In particular, the Court felt that the Environmental Court misinterpreted the phrase “principal retail establishments,” which the Regional Plan required be located in town centers, designated downtowns, or designated growth centers. The Environmental Court viewed the proposed development as a single “establishment,” and concluded that it was not a principal retail establishment because it did not designate more space specifically for retail use than the other uses. Reviewing de novo, the Supreme Court interpreted “principal retail establishments” to include projects such as the proposed development, which would contain a restaurant and nearly 35,000 square feet of retail space. Similarly, the Supreme Court disagreed with the Environmental Court on a Regional Plan provision limiting the location of “major growth or investments” and reserving land near highway interchanges for transportation related services. Where the Environmental Court concluded that these terms either did not apply or were unenforceable, as undefined or merely aspirational policy statements, the Supreme Court found that the Regional Plan’s provisions “reinforce each other in establishing a clear and mandatory framework for development.” In considering the provisions not just independently, but in the “broader context of the regional plan,” the Court concluded that the Plan’s provisions were such that “a reasonable person can discern what is prohibited,” and were therefore clear and enforceable.
Having determined that these provisions of the Regional Plan applied, and that they prohibited such development as the proposed Project in the area off Exit 1, the Supreme Court concluded the Project does not comply with Criterion 10 of Act 250 and reversed the Environmental Court’s decision.
CASES TO WATCH FOR IN 2017:
A slate of Public Service Board cases involving solar projects and at least one Act 250 case are set to be decided in 2017 after the Court heard oral arguments for all four cases on the same day in October 2016. You can listen to the oral arguments here.
- In re Petition of New Haven GLC Solar, LLC, Docket No. 2016-125 – The Town of New Haven appealed a Certificate of Public Good issued by the Public Service Board for a 500 kW net metered solar project, arguing there were material changes to the Project after the application was submitted.
- In re Petition of GMPSolar-Richmond, LLC , Docket Nos. 2016-034/2016-148 – A consolidated appeal of a denied intervention motion and the Certificate of Public Good for a 2 MW solar project, filed by Allco Renewable Energy Limited, regarding its asserted interests under the Public Utility Regulatory Policies Act (PURPA). Geoff Hand and Vic Westgate of Dunkiel Saunders are representing appellee GMPSolar-Richmond, LLC.
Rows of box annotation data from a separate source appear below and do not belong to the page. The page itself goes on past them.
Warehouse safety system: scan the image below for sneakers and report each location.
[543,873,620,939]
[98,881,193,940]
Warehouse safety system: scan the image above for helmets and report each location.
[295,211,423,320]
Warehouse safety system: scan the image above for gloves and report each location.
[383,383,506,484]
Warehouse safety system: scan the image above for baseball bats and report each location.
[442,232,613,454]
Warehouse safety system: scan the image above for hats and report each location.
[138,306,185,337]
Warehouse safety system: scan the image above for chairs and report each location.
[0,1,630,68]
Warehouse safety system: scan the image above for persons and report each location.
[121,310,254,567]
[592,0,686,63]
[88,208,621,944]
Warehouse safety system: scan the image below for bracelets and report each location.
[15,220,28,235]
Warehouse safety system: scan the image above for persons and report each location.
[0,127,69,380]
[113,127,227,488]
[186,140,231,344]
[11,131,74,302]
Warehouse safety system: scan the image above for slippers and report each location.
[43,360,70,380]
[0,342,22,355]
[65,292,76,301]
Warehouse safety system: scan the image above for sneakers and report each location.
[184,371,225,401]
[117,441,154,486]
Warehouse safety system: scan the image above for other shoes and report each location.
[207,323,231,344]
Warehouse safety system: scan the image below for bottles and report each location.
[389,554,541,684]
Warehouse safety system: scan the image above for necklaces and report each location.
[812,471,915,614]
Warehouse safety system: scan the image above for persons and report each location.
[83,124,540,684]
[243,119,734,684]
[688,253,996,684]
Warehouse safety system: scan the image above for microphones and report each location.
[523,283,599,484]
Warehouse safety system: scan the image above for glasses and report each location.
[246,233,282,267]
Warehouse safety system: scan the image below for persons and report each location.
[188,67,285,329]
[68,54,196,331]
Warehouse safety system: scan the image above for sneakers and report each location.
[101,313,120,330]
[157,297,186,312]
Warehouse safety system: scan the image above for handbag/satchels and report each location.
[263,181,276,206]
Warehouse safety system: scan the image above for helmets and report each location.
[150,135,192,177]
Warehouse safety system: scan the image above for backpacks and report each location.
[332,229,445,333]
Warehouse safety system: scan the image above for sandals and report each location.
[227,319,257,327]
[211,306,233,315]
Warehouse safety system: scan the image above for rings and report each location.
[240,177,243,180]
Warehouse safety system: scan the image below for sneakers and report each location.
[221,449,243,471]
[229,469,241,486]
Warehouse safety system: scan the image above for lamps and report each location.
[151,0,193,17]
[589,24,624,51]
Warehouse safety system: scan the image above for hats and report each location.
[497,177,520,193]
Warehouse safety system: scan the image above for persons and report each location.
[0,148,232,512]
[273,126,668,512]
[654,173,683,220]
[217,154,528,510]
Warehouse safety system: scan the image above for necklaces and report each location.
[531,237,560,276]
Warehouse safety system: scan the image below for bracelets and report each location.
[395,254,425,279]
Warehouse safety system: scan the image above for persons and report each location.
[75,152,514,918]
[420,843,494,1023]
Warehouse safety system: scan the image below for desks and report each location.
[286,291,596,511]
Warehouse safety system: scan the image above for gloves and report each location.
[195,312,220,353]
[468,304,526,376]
- In re North East Materials Group LLC Amended Permit, Docket No. 2016-170 – An appeal by neighbors of an asphalt plant regarding Act 250 permit conditions imposed by the Environmental Court. Neighbors argue the conditions are insufficient to ensure compliance with Act 250 criteria.
- Nancy Myrick v. Peck Electric Co. et al., Docket Nos. 2016-167/2016-169 – A case of first impression involving neighbors to a solar project asking the Court to expand Vermont common law to hold that visual aesthetic impacts can constitute a recoverable nuisance.